Smoky learned over 200 commands and hand signals. She survived kamikaze attacks, a typhoon on Okinawa, the Luzon invasion in the Philippians (where she saved Wynne's life by warning him of an incoming shell), and a sting from a six-inch jungle centipede. Smoky also flew with Wynne on twelve combat air missions, spending long hours in a soldier's pack dangling near the machine guns.
Smoky's most famous exploit occurred in January 1945, when she crawled through a tiny 70-foot-long culvert, choked with sand, on a captured Japanese island. Attached to her collar was a communications cable, and when she emerged on the other end she had spared GIs from exposure to enemy bombs and bullets. Her reward was the biggest steak the canteen could find.
When the war ended Wynne smuggled the tiny dog back to the U.S. in an oxygen mask carrying case. The "Yorkie Doodle Dandy" became a celebrity as well as the world's first therapy dog, visiting wounded GIs in hospitals. When she died on February 21, 1957, Wynne buried her in a World War II .30 caliber ammo box in the Rocky River Reservation outside of Cleveland, Ohio.
Smoky's grave remained unmarked for nearly 50 years, until Vietnam veteran Jim Strand raised money for a monument. Bill Wynne still lived nearby with his family, and knew the spot. Dog sculptor Susan Bahary crafted a life-size bronze statue of a smiling Smoky sitting inside a GI helmet, an image taken from one of Wynne's photographs. It's anchored to a polished, two-ton blue granite pedestal that stands atop Smoky's grave. The Smoky and Dogs of All Wars memorial was unveiled on Veterans Day, November 11, 2005.

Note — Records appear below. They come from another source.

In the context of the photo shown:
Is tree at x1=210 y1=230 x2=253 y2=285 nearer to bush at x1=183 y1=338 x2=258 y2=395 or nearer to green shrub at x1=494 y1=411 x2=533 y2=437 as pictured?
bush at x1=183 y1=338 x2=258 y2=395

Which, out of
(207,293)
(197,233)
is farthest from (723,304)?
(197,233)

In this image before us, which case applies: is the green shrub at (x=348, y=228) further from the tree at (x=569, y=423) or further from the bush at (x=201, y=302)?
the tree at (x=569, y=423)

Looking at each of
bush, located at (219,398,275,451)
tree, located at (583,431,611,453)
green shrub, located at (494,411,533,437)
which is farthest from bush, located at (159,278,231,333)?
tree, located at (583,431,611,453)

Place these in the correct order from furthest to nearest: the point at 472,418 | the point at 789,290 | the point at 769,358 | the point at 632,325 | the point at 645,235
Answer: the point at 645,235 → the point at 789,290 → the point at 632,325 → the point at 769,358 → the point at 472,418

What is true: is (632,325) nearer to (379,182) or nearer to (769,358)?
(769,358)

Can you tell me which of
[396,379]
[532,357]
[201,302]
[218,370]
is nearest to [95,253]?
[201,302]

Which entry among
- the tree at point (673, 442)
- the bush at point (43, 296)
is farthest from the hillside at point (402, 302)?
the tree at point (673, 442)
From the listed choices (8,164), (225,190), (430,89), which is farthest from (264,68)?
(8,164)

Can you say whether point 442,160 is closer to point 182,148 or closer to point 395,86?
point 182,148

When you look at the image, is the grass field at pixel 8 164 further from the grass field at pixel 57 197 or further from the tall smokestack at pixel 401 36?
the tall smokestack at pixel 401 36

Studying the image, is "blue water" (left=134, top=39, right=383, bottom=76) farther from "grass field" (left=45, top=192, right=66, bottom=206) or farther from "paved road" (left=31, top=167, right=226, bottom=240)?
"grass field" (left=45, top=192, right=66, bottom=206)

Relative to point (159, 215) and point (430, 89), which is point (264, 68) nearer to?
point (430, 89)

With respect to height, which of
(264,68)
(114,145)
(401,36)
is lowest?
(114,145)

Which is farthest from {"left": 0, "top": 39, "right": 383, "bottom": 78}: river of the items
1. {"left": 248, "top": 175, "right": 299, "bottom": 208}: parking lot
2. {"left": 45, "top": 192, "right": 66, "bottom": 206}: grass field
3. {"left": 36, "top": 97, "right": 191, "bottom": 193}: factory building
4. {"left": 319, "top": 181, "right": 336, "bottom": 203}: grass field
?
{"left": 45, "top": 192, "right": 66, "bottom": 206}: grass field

Bill Wynne was a frequent visitor to the monument until he passed away, age 99, on April 19, 2021. City regulations limited his interment to a traditional cemetery.
A information plaque next to the memorial lists other wartime "Canine Heroes" -- Nemo, York, Chips, and Stubby -- all worthy, but none with the star power of Smoky, "the most famous dog of World War II."